The recent Edelman Trust Barometer found once again that in the countries surveyed, businesses are more trusted than governments, media, and non-governmental organizations.
- The global survey polled 28 countries, with nearly 32,000 people participating.
- Around 62% of respondents said they trust businesses, 59% trust non-governmental organizations, 51% trust their government, and only 50% trust the media.
- In the U.S., the disparity between business and government was particularly noticeable—with 55% trusting business and only 42% trusting the government.

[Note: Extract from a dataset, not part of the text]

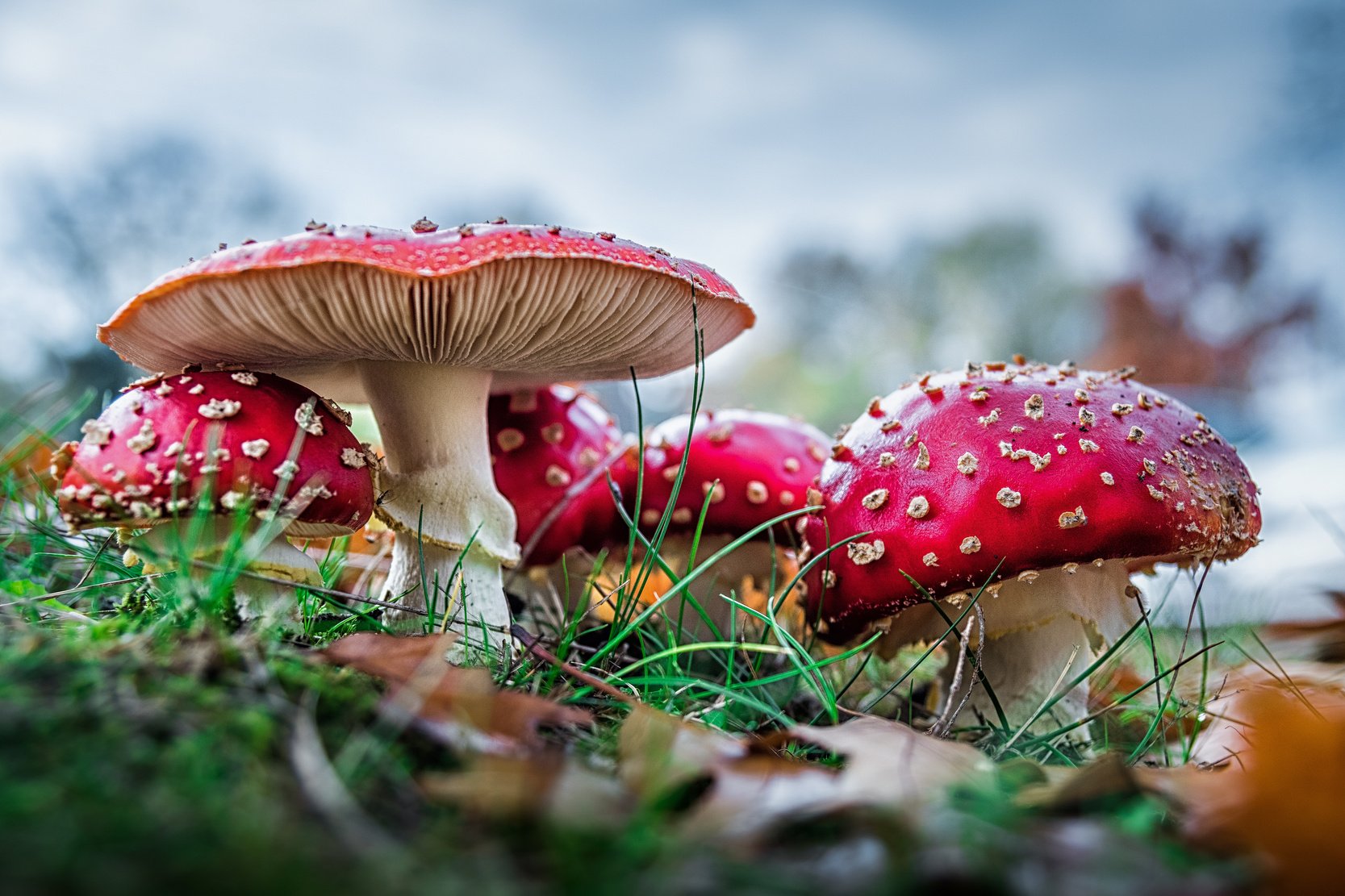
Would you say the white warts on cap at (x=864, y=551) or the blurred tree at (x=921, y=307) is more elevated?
the blurred tree at (x=921, y=307)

- “Business is the sole institution seen as competent and ethical. By contrast, government is viewed as unethical and incompetent. Business is now a stunning 54 points ahead of the government on perception of competence and 30 points ahead on ethics,” says survey founder Richard Edelman.

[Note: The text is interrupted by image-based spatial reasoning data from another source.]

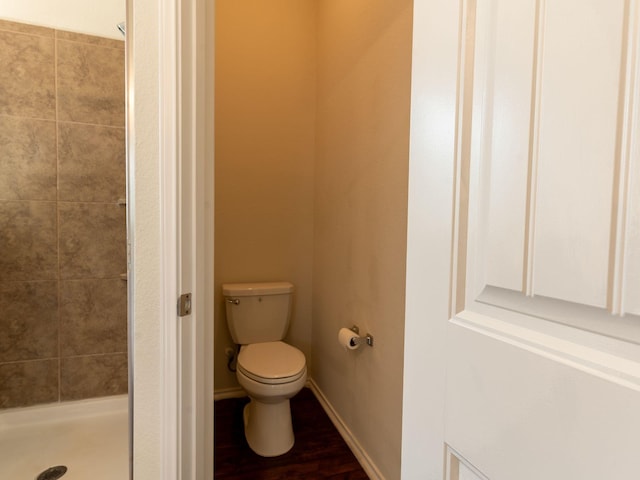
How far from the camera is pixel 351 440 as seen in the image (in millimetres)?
1786

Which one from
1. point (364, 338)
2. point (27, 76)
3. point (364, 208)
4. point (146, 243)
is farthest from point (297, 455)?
point (27, 76)

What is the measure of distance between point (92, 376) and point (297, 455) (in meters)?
1.27

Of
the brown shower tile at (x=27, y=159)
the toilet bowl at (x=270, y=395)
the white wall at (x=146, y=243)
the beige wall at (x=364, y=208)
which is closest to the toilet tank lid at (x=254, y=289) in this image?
the beige wall at (x=364, y=208)

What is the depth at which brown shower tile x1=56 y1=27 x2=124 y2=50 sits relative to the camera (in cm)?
176

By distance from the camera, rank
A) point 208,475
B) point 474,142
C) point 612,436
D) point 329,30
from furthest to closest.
→ point 329,30 < point 208,475 < point 474,142 < point 612,436

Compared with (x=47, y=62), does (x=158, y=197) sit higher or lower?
lower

- As trust in businesses has grown, so has the public’s expectation of those businesses. The same survey found that respondents feel businesses should be doing more to solve climate issues and economic inequality.
- Around 69% of surveyed workers indicated that a company’s ability to have social impact affects their decision to accept a job. More than 60% say they make purchases based on brands that support their personal beliefs.
Why it’s news
As the world continues to face economic uncertainty caused by global events, overall trust in governments to solve a nation’s problems is declining. More citizens are looking to businesses to create solutions to social problems.

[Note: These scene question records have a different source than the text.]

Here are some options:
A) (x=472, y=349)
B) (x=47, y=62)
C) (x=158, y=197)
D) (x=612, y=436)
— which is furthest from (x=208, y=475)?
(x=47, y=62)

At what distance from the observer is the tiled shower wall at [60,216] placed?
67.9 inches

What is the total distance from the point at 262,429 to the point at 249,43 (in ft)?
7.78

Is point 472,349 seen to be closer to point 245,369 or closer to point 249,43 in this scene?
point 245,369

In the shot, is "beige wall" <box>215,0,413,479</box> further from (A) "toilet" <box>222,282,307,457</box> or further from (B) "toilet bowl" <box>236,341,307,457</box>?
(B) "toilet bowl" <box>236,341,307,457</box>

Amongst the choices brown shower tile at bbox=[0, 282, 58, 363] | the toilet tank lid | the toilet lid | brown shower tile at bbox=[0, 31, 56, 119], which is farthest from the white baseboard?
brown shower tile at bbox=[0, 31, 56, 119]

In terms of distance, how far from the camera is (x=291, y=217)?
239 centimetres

“A lack of faith in societal institutions triggered by economic anxiety, disinformation, mass-class divide, and a failure of leadership has brought us to where we are today—deeply and dangerously polarized,” the Edelman Report says.
In addition to a shrinking trust in government, a growing number of people are pessimistic about their economic future in the next several years. Less than half of respondents think their family will improve their economic condition in the next five years—a decline from last year.
While trust in businesses is growing, businesses that take action on social issues will open themselves up to increased criticism. Along with growing distrust of those around them, respondents have reported increased polarization in their countries.
Only 30% of respondents would help someone with differing opinions than theirs. A mere 20% would be willing to live in the same neighborhood or be coworkers with a person who disagreed with them.
Respondents may trust businesses more and expect them to take action on social issues, but extreme polarization means companies will risk alienating half of their consumers when it takes a stance on an issue.